User Edit Pencil Streamline Icon: https://streamlinehq.com
Authors (4)
  1. Zhi Tian (68 papers)
  2. Chunhua Shen (404 papers)
  3. Hao Chen (1006 papers)
  4. Tong He (124 papers)
Citations (480)

Summary

Overview of FCOS: A Simple and Strong Anchor-free Object Detector

The field of object detection in computer vision has seen a spectrum of methodologies, from the earlier two-stage detectors like Faster R-CNN to more recent one-stage frameworks such as YOLOv3 and RetinaNet. The paper "FCOS: A Simple and Strong Anchor-free Object Detector" by Zhi Tian et al. introduces a fully convolutional one-stage object detector designed to address specific challenges associated with these approaches.

Key Contributions

FCOS (Fully Convolutional One-Stage Object Detector) diverges from conventional anchor-based models by eliminating the need for pre-defined anchor boxes. These anchor boxes have traditionally been a cornerstone of object detection but necessitate significant computational resources and introduce numerous hyper-parameters that can substantially impact the detection performance. Unlike object detectors that rely on anchor boxes, FCOS predicts object bounding boxes directly for each pixel, solving the problem in a manner akin to semantic segmentation tasks.

Major contributions include:

  1. Anchor-free Framework: FCOS removes the need for anchor boxes, thereby simplifying the training process and reducing the number of hyper-parameters. This eliminates the computational overhead associated with calculating intersection-over-union (IoU) scores with anchor boxes.
  2. Use of Center-ness: The detector includes a novel concept termed "center-ness" branch, which helps improve the detection quality by predicting the likelihood of a pixel being close to the center of any object. This mechanism helps filter out low-quality bounding boxes during non-maximum suppression (NMS), refining the final detections.
  3. Multi-level Prediction: Leveraging the feature pyramid networks (FPN), FCOS assigns objects of different sizes to appropriate feature levels, which mitigates the ambiguity resulting from overlapping bounding boxes.
  4. High Accuracy: With the proposed architecture, FCOS demonstrates superior detection performance, achieving an Average Precision (AP) of 44.8% with a ResNeXt-64x4d-101-FPN backbone, surpassing several anchor-based models.
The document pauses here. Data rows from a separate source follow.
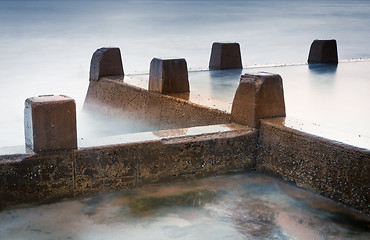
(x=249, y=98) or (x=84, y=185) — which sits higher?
(x=249, y=98)

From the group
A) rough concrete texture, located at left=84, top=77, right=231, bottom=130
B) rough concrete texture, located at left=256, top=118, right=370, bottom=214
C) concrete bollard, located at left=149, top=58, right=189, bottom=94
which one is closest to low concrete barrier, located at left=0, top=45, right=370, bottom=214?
rough concrete texture, located at left=256, top=118, right=370, bottom=214

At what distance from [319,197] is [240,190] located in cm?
82

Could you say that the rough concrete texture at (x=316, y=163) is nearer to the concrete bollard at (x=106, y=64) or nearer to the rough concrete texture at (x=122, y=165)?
the rough concrete texture at (x=122, y=165)

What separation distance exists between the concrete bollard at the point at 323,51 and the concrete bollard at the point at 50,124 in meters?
9.32

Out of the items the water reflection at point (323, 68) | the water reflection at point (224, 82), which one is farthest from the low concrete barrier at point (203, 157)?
the water reflection at point (323, 68)

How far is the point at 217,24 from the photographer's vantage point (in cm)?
5369

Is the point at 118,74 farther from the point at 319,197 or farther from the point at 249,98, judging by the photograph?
the point at 319,197

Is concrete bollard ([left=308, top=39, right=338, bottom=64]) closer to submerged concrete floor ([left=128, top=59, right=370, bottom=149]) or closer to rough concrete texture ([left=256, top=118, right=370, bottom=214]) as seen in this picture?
submerged concrete floor ([left=128, top=59, right=370, bottom=149])

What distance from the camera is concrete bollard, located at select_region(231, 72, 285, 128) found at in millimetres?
6000

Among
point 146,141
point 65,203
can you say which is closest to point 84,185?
point 65,203

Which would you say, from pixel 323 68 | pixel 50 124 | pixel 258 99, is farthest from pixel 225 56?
pixel 50 124

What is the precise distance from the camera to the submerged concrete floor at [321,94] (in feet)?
18.9

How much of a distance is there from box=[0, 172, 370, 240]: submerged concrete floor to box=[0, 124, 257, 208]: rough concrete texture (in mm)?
123

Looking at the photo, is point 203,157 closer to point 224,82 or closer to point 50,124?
point 50,124
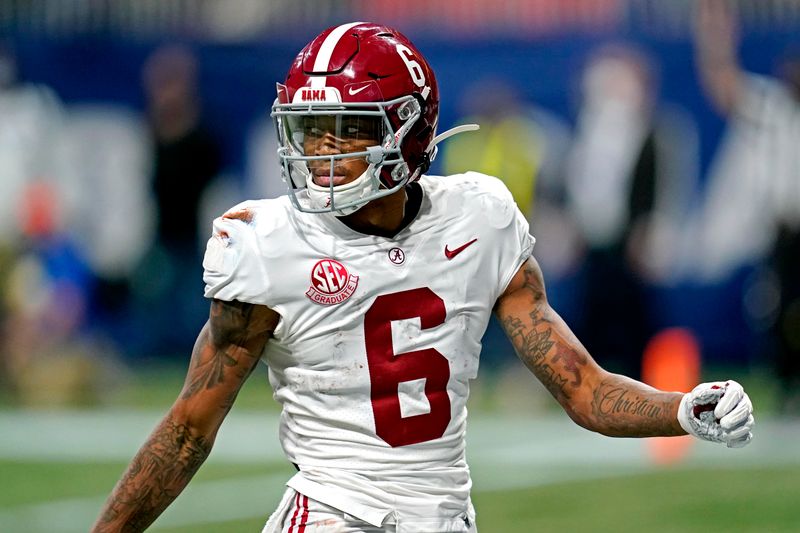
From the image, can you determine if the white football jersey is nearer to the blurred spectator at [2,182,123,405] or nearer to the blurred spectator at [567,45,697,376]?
the blurred spectator at [567,45,697,376]

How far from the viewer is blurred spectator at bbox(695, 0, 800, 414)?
9.48 m

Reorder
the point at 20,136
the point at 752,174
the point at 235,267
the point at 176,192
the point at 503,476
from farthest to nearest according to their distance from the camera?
the point at 20,136
the point at 176,192
the point at 752,174
the point at 503,476
the point at 235,267

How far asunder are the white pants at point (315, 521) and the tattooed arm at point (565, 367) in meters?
0.53

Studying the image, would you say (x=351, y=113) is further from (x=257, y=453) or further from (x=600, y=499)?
(x=257, y=453)

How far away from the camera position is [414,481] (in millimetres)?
3490

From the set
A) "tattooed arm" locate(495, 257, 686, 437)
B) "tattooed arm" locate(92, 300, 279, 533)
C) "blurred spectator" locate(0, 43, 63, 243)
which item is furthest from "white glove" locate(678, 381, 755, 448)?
"blurred spectator" locate(0, 43, 63, 243)

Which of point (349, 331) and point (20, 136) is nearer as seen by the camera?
point (349, 331)

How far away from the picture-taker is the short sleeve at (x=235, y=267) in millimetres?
3422

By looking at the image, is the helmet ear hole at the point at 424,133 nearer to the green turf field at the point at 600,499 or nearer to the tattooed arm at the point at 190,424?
the tattooed arm at the point at 190,424

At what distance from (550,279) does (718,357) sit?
123 cm

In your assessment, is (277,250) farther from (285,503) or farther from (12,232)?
(12,232)

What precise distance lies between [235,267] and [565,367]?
2.68ft

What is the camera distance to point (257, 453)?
8.48m

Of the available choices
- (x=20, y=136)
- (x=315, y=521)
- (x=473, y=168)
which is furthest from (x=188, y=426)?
(x=20, y=136)
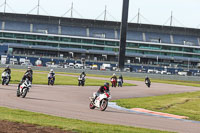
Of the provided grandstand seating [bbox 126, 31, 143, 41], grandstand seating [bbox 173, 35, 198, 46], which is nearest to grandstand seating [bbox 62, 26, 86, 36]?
grandstand seating [bbox 126, 31, 143, 41]

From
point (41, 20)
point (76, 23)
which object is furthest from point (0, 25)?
point (76, 23)

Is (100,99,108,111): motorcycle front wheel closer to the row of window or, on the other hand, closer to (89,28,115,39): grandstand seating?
the row of window

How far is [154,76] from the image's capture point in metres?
83.8

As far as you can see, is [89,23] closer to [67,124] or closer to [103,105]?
[103,105]

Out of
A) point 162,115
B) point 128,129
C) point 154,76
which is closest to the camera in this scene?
Result: point 128,129

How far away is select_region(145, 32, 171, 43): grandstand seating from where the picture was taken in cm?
12631

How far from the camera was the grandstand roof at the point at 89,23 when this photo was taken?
413 feet

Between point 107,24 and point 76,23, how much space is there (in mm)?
10457

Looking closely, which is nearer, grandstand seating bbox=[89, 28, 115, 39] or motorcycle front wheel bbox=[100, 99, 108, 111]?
motorcycle front wheel bbox=[100, 99, 108, 111]

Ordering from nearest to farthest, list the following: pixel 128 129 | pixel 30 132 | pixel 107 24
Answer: pixel 30 132 → pixel 128 129 → pixel 107 24

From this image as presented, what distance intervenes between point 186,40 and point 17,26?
186ft

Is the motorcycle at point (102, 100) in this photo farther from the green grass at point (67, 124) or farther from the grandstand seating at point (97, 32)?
the grandstand seating at point (97, 32)

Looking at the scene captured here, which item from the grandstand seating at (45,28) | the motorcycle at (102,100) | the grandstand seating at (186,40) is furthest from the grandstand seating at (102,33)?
the motorcycle at (102,100)

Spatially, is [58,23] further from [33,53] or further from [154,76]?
[154,76]
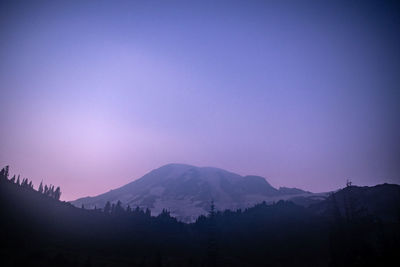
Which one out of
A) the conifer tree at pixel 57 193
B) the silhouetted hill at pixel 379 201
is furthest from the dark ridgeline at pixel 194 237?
the conifer tree at pixel 57 193

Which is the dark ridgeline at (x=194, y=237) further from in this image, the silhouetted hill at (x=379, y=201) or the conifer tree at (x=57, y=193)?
the conifer tree at (x=57, y=193)

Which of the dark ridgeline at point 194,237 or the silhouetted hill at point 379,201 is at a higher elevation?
the silhouetted hill at point 379,201

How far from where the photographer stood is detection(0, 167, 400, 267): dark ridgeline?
71.1m

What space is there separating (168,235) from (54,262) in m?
62.8

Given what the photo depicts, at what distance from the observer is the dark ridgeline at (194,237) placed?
71.1 m

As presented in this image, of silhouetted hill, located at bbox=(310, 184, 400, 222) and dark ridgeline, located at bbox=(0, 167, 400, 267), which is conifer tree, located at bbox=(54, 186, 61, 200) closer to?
dark ridgeline, located at bbox=(0, 167, 400, 267)

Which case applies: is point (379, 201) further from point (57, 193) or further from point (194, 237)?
point (57, 193)

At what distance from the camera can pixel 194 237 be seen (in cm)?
12562

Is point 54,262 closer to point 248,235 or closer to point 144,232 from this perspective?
point 144,232

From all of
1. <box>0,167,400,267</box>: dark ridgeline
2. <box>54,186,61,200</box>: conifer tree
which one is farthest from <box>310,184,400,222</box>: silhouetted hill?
<box>54,186,61,200</box>: conifer tree

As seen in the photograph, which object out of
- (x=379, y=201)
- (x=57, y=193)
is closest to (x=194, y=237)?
(x=379, y=201)

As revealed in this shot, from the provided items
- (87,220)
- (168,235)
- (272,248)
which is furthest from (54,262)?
(272,248)

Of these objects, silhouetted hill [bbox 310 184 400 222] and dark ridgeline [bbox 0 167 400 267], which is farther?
silhouetted hill [bbox 310 184 400 222]

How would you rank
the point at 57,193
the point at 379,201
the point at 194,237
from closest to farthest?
the point at 194,237, the point at 379,201, the point at 57,193
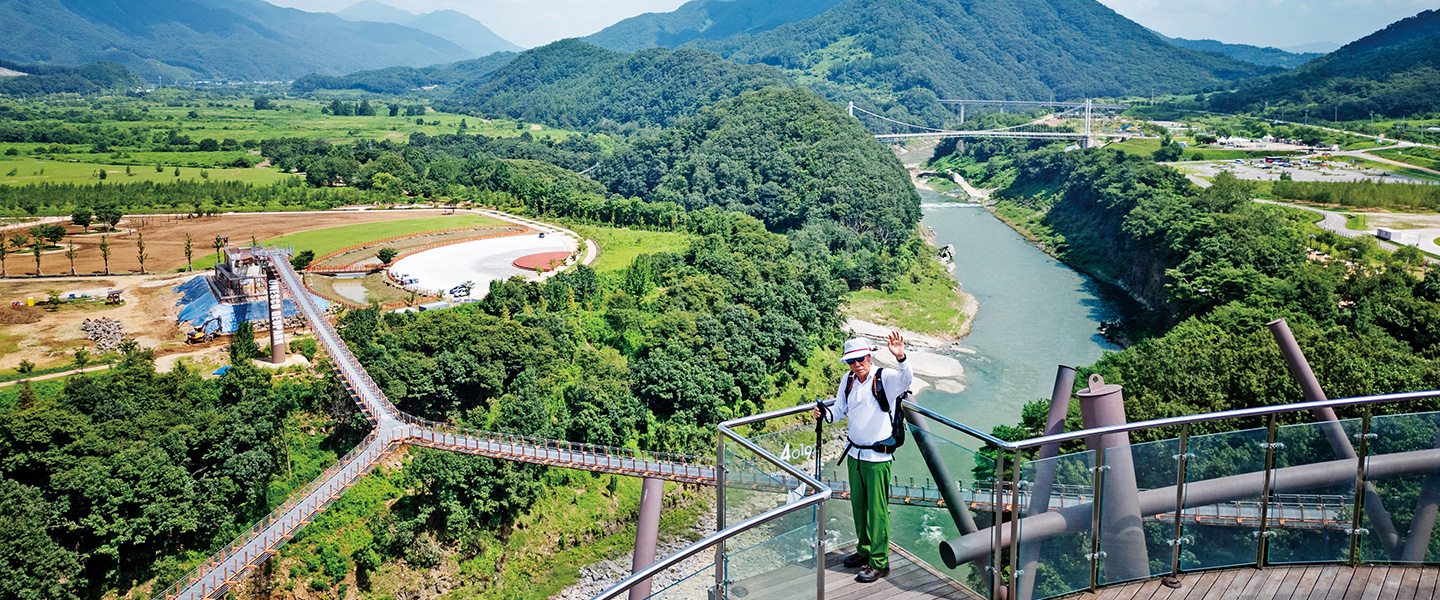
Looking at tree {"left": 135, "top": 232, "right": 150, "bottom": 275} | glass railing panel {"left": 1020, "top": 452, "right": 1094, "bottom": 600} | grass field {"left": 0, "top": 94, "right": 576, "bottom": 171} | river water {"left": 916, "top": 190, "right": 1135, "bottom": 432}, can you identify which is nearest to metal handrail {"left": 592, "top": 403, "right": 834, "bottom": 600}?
glass railing panel {"left": 1020, "top": 452, "right": 1094, "bottom": 600}

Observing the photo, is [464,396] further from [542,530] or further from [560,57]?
[560,57]

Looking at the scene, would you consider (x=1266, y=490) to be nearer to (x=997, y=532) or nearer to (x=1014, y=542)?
(x=1014, y=542)

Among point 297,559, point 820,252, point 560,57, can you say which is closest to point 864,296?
point 820,252

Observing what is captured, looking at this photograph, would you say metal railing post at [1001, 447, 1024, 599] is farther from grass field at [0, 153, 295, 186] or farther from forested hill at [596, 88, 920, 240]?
grass field at [0, 153, 295, 186]

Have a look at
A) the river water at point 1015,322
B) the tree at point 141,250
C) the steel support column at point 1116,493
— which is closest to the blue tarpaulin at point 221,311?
the tree at point 141,250

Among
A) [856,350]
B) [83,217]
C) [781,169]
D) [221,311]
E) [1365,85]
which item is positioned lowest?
[221,311]

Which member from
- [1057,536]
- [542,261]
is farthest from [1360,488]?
[542,261]

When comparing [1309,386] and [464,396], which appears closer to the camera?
[1309,386]
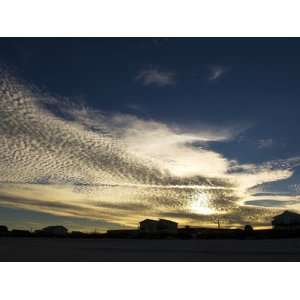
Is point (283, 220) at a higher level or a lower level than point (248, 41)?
lower

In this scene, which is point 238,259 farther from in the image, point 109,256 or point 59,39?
point 59,39

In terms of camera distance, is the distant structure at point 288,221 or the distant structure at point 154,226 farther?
the distant structure at point 154,226

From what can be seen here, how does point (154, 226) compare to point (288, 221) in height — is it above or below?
below

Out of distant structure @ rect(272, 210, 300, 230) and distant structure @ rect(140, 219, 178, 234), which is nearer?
distant structure @ rect(272, 210, 300, 230)

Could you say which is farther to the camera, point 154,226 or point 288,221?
point 154,226
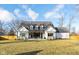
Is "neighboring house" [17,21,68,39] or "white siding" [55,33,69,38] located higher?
"neighboring house" [17,21,68,39]

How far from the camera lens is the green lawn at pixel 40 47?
3.14m

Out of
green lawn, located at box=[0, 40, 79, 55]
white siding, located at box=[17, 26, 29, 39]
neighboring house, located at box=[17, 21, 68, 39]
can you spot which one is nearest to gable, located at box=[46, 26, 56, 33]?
neighboring house, located at box=[17, 21, 68, 39]

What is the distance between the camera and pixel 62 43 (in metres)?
Answer: 3.17

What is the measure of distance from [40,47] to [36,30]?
20 centimetres

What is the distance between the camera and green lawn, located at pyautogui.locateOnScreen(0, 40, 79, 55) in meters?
3.14

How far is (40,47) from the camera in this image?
3.15 metres

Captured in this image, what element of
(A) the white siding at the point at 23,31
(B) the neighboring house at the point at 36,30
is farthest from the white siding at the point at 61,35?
(A) the white siding at the point at 23,31

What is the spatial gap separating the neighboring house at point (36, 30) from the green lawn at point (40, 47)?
0.07 metres

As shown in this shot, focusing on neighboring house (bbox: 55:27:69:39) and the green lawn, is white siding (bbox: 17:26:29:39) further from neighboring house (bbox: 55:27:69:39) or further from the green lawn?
neighboring house (bbox: 55:27:69:39)

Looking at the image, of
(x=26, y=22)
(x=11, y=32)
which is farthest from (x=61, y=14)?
(x=11, y=32)

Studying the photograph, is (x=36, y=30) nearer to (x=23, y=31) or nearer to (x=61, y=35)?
(x=23, y=31)

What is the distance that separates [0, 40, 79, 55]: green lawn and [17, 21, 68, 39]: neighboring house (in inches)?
2.7

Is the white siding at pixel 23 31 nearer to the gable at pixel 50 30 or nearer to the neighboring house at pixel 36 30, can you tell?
the neighboring house at pixel 36 30
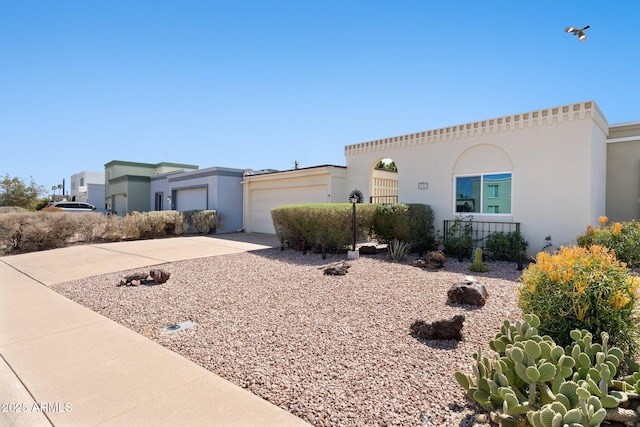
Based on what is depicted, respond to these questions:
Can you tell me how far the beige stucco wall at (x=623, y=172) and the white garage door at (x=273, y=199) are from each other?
9664mm

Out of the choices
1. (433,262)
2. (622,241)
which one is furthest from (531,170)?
(433,262)

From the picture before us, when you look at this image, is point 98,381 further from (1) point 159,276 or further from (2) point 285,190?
(2) point 285,190

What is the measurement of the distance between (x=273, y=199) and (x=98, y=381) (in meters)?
13.5

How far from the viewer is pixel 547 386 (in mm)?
2369

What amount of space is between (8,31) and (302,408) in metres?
11.3

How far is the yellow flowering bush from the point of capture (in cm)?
309

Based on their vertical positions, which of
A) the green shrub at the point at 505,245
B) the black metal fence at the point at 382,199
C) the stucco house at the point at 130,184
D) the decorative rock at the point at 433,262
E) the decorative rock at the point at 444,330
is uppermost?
the stucco house at the point at 130,184

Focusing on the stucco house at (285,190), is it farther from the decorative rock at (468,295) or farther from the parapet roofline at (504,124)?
the decorative rock at (468,295)

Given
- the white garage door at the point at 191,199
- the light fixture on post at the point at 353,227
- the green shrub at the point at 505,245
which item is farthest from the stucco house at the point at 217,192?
the green shrub at the point at 505,245

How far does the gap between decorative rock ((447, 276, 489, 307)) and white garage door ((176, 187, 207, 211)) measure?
16.2m

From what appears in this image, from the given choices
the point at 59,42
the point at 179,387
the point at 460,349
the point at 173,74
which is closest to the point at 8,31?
the point at 59,42

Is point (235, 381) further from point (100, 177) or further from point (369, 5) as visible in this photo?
point (100, 177)

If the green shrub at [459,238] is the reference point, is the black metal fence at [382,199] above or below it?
above

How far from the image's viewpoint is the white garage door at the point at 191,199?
62.5 feet
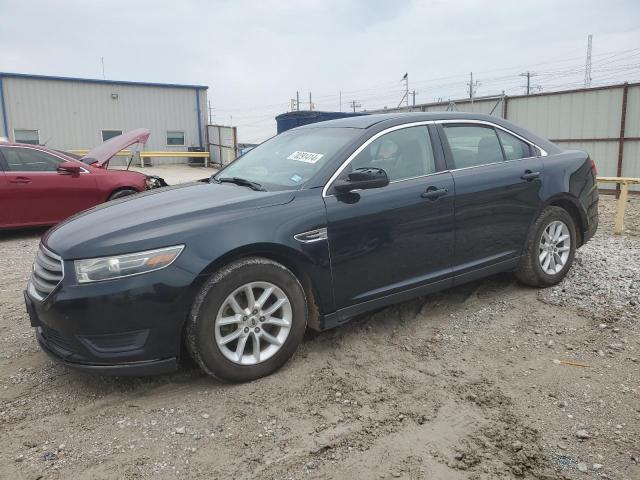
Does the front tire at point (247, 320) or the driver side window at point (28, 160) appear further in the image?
the driver side window at point (28, 160)

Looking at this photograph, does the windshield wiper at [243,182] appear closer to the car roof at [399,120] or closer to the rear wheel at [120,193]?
the car roof at [399,120]

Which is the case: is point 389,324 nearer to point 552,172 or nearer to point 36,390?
point 552,172

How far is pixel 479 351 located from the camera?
3672mm

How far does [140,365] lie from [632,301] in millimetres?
3917

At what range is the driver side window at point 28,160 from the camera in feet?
25.1

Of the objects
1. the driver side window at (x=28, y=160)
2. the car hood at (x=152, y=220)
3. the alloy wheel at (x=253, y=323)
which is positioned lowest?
the alloy wheel at (x=253, y=323)

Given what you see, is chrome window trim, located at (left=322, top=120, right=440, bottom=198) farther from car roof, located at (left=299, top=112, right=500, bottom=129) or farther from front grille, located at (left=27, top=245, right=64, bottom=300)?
front grille, located at (left=27, top=245, right=64, bottom=300)

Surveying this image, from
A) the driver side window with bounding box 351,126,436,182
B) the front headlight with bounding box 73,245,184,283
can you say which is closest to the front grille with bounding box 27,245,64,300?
the front headlight with bounding box 73,245,184,283

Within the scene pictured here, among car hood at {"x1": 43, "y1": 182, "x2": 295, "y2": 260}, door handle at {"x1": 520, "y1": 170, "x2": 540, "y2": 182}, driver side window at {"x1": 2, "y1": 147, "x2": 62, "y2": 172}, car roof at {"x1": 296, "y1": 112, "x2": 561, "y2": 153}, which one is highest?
car roof at {"x1": 296, "y1": 112, "x2": 561, "y2": 153}

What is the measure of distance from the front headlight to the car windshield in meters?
→ 1.02

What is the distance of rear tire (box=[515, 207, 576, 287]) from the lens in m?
4.61

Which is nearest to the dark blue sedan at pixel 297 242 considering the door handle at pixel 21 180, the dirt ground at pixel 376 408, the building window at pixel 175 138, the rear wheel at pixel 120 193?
the dirt ground at pixel 376 408

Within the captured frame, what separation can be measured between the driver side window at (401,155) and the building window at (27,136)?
2437 cm

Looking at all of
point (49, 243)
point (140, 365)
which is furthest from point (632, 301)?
point (49, 243)
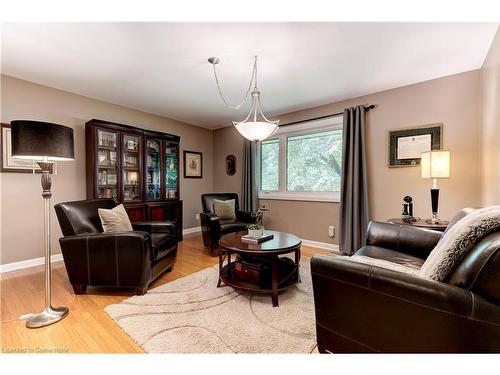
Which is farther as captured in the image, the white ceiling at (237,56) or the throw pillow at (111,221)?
the throw pillow at (111,221)

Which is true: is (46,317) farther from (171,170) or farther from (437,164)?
(437,164)

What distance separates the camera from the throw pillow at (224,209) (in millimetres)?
3755

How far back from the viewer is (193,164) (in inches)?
193

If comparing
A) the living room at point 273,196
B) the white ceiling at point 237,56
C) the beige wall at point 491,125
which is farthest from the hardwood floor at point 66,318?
the beige wall at point 491,125

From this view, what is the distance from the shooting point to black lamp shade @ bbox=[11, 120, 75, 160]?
5.27ft

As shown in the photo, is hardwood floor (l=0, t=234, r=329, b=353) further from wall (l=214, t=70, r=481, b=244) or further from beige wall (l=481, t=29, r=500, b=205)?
beige wall (l=481, t=29, r=500, b=205)

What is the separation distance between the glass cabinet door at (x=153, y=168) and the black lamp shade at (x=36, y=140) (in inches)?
81.4

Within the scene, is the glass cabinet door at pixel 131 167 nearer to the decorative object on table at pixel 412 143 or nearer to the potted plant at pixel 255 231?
the potted plant at pixel 255 231

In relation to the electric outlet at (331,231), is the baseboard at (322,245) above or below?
below

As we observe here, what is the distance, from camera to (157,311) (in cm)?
186

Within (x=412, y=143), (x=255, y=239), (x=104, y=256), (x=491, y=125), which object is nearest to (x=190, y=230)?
(x=104, y=256)
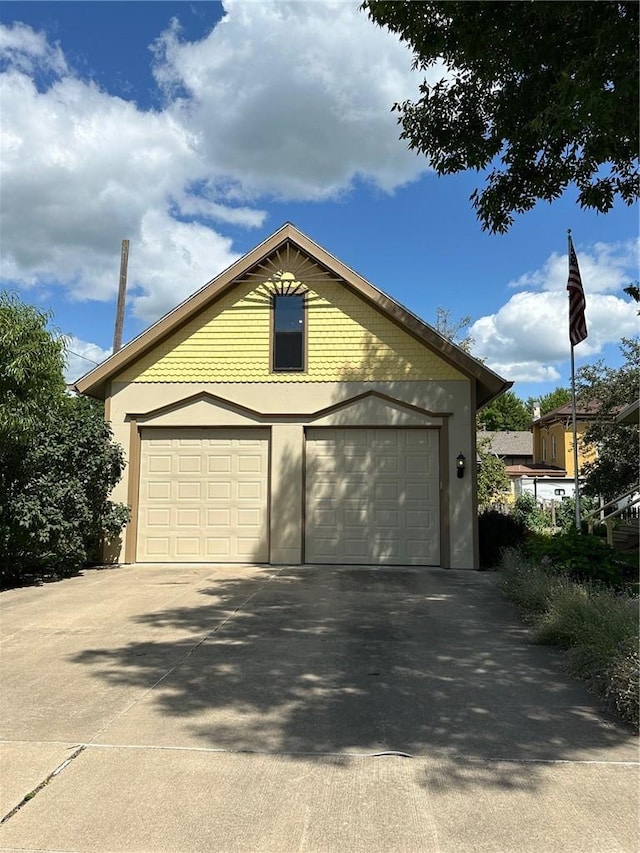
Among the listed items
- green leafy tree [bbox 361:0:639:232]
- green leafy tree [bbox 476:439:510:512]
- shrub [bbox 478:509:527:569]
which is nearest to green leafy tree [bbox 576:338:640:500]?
green leafy tree [bbox 476:439:510:512]

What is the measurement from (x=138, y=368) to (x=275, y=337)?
2.80m

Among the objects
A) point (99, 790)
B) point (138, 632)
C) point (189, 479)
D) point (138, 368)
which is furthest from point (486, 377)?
point (99, 790)

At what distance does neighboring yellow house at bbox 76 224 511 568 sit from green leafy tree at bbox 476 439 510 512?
35.9 feet

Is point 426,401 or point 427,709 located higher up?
point 426,401

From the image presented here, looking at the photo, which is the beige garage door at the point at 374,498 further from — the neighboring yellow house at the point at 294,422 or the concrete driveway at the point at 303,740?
the concrete driveway at the point at 303,740

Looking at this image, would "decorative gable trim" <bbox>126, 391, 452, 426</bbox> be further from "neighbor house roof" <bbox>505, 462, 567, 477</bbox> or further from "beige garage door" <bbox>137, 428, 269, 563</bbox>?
"neighbor house roof" <bbox>505, 462, 567, 477</bbox>

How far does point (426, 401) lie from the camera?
12.1 meters

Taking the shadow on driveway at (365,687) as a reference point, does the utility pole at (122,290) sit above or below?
above

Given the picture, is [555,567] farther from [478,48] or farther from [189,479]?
[189,479]

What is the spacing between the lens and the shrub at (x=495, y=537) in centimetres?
1216

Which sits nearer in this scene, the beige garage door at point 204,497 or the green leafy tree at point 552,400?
the beige garage door at point 204,497

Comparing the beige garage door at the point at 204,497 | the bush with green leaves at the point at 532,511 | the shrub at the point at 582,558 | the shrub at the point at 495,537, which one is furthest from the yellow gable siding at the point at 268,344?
the bush with green leaves at the point at 532,511

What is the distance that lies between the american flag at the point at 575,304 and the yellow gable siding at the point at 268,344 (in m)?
2.55

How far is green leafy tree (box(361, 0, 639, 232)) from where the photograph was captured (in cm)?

Implications and Future Directions

This paper challenges the necessity of anchor boxes, which are deeply entrenched in object detection frameworks, highlighting that it is possible to achieve and even exceed existing benchmarks without them. This approach aligns object detection more closely with other dense prediction tasks in computer vision, opening the door to easier integration and cross-pollination of ideas across these tasks.

For future applications, the adaptability of FCOS suggests potential extensions to instance segmentation, keypoint detection, and other tasks that deal with localized information in images. As such, FCOS could encourage the development of more unified systems that handle various instance-level recognition tasks under a single framework.

The simplicity and effectiveness of the FCOS architecture make it compelling for further exploration in academia and industry, especially in applications that demand quick deployment and adaptation with minimal parameter tuning.

Conclusion

In conclusion, FCOS represents an advancement in the field of object detection by removing the long-standing dependency on anchor boxes, simplifying the design and implementation of object detectors. Its impressive results, coupled with its simplicity, pose significant implications for both theoretical research and practical deployment in object detection and related applications. As the community continues to explore anchor-free methodologies, FCOS stands out as a promising direction for future research and development in computer vision.